The Opinion Pages|EDITORIAL
One of the most anticipated showdowns of the Supreme Court’s current term will take place March 25, when the justices are scheduled to hear two cases brought by secular, for-profit corporations whose owners want an exemption, based on their religious beliefs, from the requirement that employers’ health plans cover the full range of contraceptive services without a co-payment.
The question before the justices is whether the requirement, part of the new health care law, violates the Religious Freedom Restoration Act of 1993, a statute designed to give even greater protection to religious exercise than the Supreme Court had deemed constitutionally required in a 1990 ruling.

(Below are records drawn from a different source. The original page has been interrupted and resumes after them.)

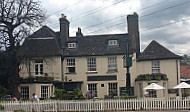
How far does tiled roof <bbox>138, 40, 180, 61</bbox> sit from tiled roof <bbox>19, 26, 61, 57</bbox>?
10840 millimetres

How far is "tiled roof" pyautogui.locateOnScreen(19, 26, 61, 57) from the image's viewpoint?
32719 mm

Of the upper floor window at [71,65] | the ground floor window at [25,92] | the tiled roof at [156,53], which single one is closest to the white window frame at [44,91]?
the ground floor window at [25,92]

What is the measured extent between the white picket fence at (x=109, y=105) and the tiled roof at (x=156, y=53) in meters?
14.9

Oddly, the Justice Department has relegated to a footnote what may be the strongest single argument against allowing the two companies to deny their workers contraceptive coverage that they would otherwise be entitled to under the health care law. That would be the Constitution’s establishment clause enforcing the separation of church and state and barring government from favoring one religion over another or nonbelievers. But that is exactly what would happen if the restoration act were to be read as a congressional order requiring federal courts to grant private for-profit employers an exemption that would effectively allow them to impose their beliefs on employees to deny them a valuable government benefit.Throughout the litigation, the issue has been framed in much the same way by both the companies and the Justice Department, which is defending the contraception coverage mandate. The companies — Conestoga Wood Specialties, a cabinet maker, and Hobby Lobby, an arts-and-crafts chain — argue that requiring them to include cost-free contraceptive coverage violates their religious liberty. The Obama administration argues that it does not, with much backing-and-forthing about whether corporations are “persons” covered by the act and whether the imposition on the companies rises to a “substantial burden” on religious expression, which the act forbids.

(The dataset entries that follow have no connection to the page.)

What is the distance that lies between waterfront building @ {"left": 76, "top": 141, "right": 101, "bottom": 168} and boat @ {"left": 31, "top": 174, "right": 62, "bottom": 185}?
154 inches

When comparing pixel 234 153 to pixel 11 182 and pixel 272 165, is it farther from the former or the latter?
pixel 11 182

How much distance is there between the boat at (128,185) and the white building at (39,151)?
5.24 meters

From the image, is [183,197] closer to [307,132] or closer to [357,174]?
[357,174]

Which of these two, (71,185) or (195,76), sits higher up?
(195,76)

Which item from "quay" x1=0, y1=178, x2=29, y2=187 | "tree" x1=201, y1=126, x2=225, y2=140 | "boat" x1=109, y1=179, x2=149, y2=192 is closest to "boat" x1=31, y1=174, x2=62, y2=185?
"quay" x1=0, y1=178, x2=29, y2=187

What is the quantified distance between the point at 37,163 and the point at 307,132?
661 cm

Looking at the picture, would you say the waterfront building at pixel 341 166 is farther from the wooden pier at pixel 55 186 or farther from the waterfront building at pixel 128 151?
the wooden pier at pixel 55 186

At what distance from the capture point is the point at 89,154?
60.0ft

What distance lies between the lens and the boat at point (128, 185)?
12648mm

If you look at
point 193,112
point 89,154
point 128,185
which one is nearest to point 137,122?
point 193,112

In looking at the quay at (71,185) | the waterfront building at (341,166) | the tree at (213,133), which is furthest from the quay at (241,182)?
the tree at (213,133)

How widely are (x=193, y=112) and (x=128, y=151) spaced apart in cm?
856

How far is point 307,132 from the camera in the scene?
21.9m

An amicus brief filed by Marci Hamilton, a professor at Cardozo Law School, calls on the Supreme Court to deny the claim of the employers with a ruling declaring the restoration act itself unconstitutional, noting the undue power it confers on religious entities to refuse to abide by valid laws that advance a public good.

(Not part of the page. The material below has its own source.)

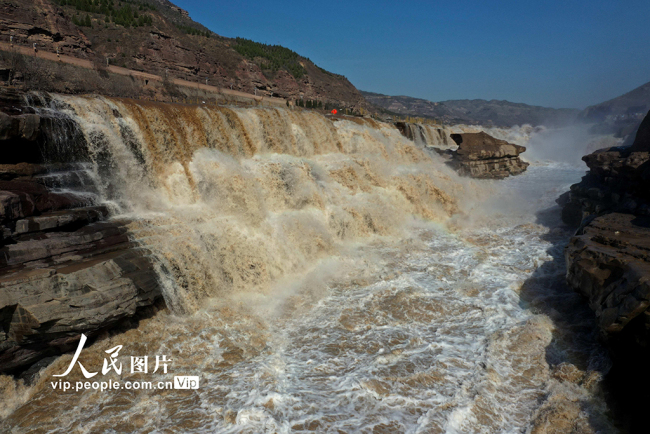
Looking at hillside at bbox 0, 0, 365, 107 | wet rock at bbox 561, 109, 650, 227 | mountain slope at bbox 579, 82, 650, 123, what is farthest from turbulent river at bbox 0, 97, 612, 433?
mountain slope at bbox 579, 82, 650, 123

The court is unlikely to go that far. But it should at least recognize that the establishment clause takes precedent over the restoration act, and in so doing prevents employers from invoking the act to force their beliefs onto employees who may not share them and who have beliefs of their own. This point is made in a brief filed by Frederick Mark Gedicks of Brigham Young University Law School and 20 other church-state scholars, noting that the court has consistently resisted religious exemptions that significantly burden other people. The justices should have the parties submit new briefs focused on the establishment clause and provide time to air it.